Each individual system won’t by themselves carry more power than the sum of projects before it. Instead, AIs will only be slightly better than the ones that came before it, including any AIs we are using to monitor the newer ones.

If the sum of projects from before carry more power than the individual system, such that it can't win by defection, there's no reason for it to defect. It might just join the ranks of "projects from before", and subtly try to alter future systems to be similarly defective, waiting for a future opportunity to strike. If the way we build these things systematically renders them misaligned, we'll sooner or later end up with a majority of them being misaligned, at which point we can't trivially use them to shut down defectors.

(I agree that continuous takeoff does give us more warning, because some systems will presumably defect early, especially weaker ones. And IDA is kind of similar to this strategy, and could plausibly work. I just wanted to point out that a naive implementation of this doesn't solve the problem of treacherous turns.)

Replies from: vanessa-kosoy, matthew-barnett
comment by Vanessa Kosoy (vanessa-kosoy) · 2019-10-09T09:30:16.336Z · LW(p) · GW(p)

Expanding on that a little, even if we know our AIs are misaligned that doesn't necessarily save us. We might reach a state of knowledge when it is easy to create AIs that (i) misaligned (ii) superhuman and (iii) non-singular (i.e. a single such AI is not stronger than the sum total of humanity and aligned AIs) but hard/impossible to create aligned superhuman AIs. Since misaligned AIs that can't take over still mostly follow human instructions, there will be tremendous economic incentives to deploy more such systems. This is effectively a tragedy of the commons: for every individual actor, deploying more AIs only increases global risk a little but brings in tremendous revenue. However, collectively, risk accumulates rapidly. At some point the total power of misaligned AIs crosses some (hard to predict in advance) threshold and there is a phase transition (a cascade of failures) from a human-controlled world to a coalition-of-misaligned-AI-controlled world. Alternatively, the AIs might find a way to manipulate our entire culture into gradually changing its values into something the AIs prefer (like with Murder Gandhi [LW · GW]).

Replies from: Lanrian
comment by Lukas Finnveden (Lanrian) · 2019-10-09T11:02:47.810Z · LW(p) · GW(p)
We might reach a state of knowledge when it is easy to create AIs that (i) misaligned (ii) superhuman and (iii) non-singular (i.e. a single such AI is not stronger than the sum total of humanity and aligned AIs) but hard/impossible to create aligned superhuman AIs.
#####
* EXERCISE *
Can you write out, word for word, the part of the comment thread on AI defection that begins at "(I agree that" and stops after "2019-10-09T09:30:16.336Z · LW(p) · GW(p)"?

* AVAILABLE DATA *
#####
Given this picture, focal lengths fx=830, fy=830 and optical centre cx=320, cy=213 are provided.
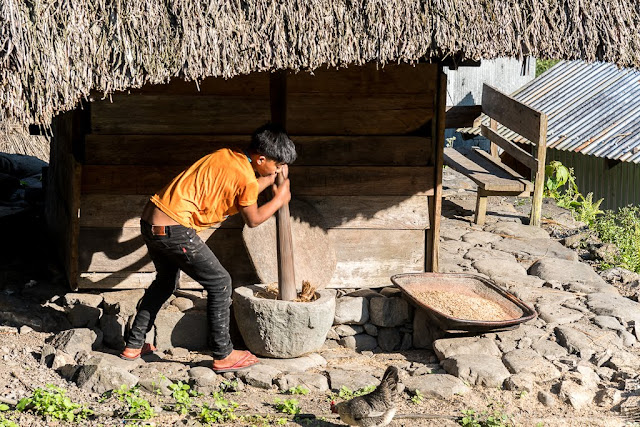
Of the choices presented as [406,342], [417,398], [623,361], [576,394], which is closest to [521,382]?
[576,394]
#####
* RESULT OF THE TASK *
(I agree that continuous takeoff does give us more warning, because some systems will presumably defect early, especially weaker ones. And IDA is kind of similar to this strategy, and could plausibly work. I just wanted to point out that a naive implementation of this doesn't solve the problem of treacherous turns.)

Replies from: vanessa-kosoy, matthew-barnett
comment by Vanessa Kosoy (vanessa-kosoy) · 2019-10-09T09:30:16.336Z · LW(p) · GW(p)